I've just received the first run of 1/350 scale Flying Subs. These are being cast in opaque and clear resin and are in scale with the small Seaview from Moebius. The opaque ones start shipping on Monday and the clear ones about a week later.

The Flying Sub was mastered by Ed Holt.

More info and ordering/preordering here: opaque, clear.


----------



## miniature sun (May 1, 2005)

Very cute!


----------



## irishtrek (Sep 17, 2005)

Cool, I was wondering if there was a 350 scale FS out there.
Unfortunatley I just sealed the SF bay bottom nose piece to my little Seaview a few days ago.


----------



## Paulbo (Sep 16, 2004)

irishtrek said:


> ,,,Unfortunatley I just sealed the SF bay bottom nose piece to my little Seaview a few days ago.

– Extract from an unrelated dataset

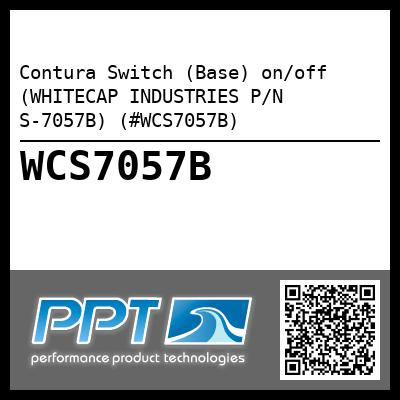 Contura Switch (Base) on/off (WHITECAP INDUSTRIES P/N S-7057B) (#WCS7057B)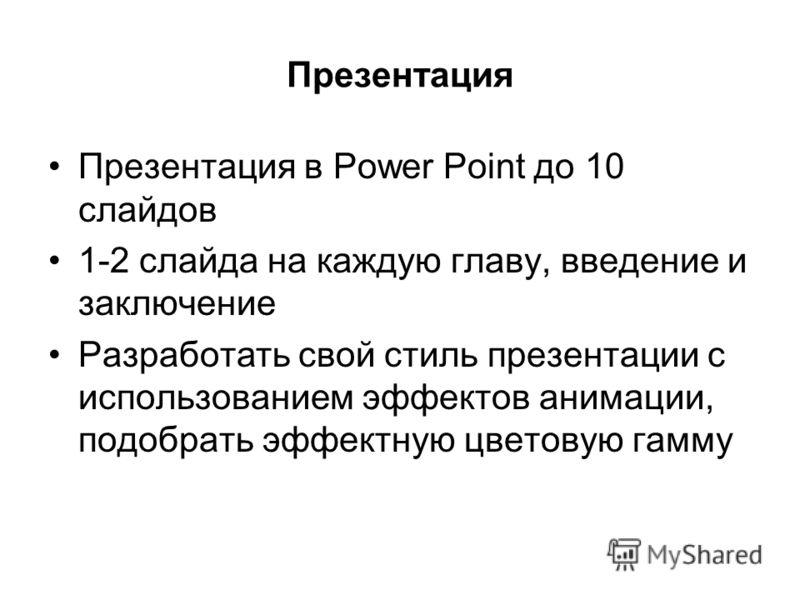 Презентация Презентация в Power Point до 10 слайдов 1-2 слайда на каждую главу, введение и заключение Разработать свой стиль презентации с использованием эффектов анимации, подобрать эффектную цветовую гамму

You didn't add the aftermarket flying sub bay?


----------



## Fernando Mureb (Nov 12, 2006)

Paulbo said:


> You didn't add the aftermarket flying sub bay?


Lol, you are the king of photo etching, really. 

The micro FS is a jewel. :thumbsup:


----------



## Paulbo (Sep 16, 2004)

:wave:Lol


----------



## irishtrek (Sep 17, 2005)

Paulbo said:


> You didn't add the aftermarket flying sub bay?


I had no idea it one existed for the 350 Seaview.


----------



## Paulbo (Sep 16, 2004)

Holy cow, the response has been fantastic (which I didn't expect considering that Ed had been selling the micro Flying Sub for several years). I took up the micro Flying Sub because I didn't want to see it go out of production.

I sold out the first run yesterday, ordered a second run from JPG last evening, and today I had to order yet another run (which won't be ready until after Wonderfest) because a good proportion of that run is accounted for.


----------



## liskorea317 (Mar 27, 2009)

Paulbo said:


> I've just received the first run of 1/350 scale Flying Subs. These are being cast in opaque and clear resin and are in scale with the small Seaview from Moebius. The opaque ones start shipping on Monday and the clear ones about a week later.
> 
> The Flying Sub was mastered by Ed Holt.
> 
> More info and ordering/preordering here: opaque, clear.


Beautiful! Will CultTVman carry these?


----------



## Paulbo (Sep 16, 2004)

Yes, Steve should have some in the store later this week.


----------



## steve123 (Feb 9, 2009)

Very Cool!
With some careful painting the clear ones should look great...With lights!

I love the shape of that Sub. Excellent....excellent..lol

Steve


----------



## gareee (Jan 1, 1970)

Heck, it'd even make a nice keychain!


----------



## Paulbo (Sep 16, 2004)

My LHS owner takes little things like this and makes earrings. I'll take the buildups I've got with me on Friday when I go to pick up some tubing and the C57-D.


----------



## Richard Baker (Aug 8, 2006)

Mine arrived today and I am very impressed. The photos do not do it justice- great detail and very accurate!


----------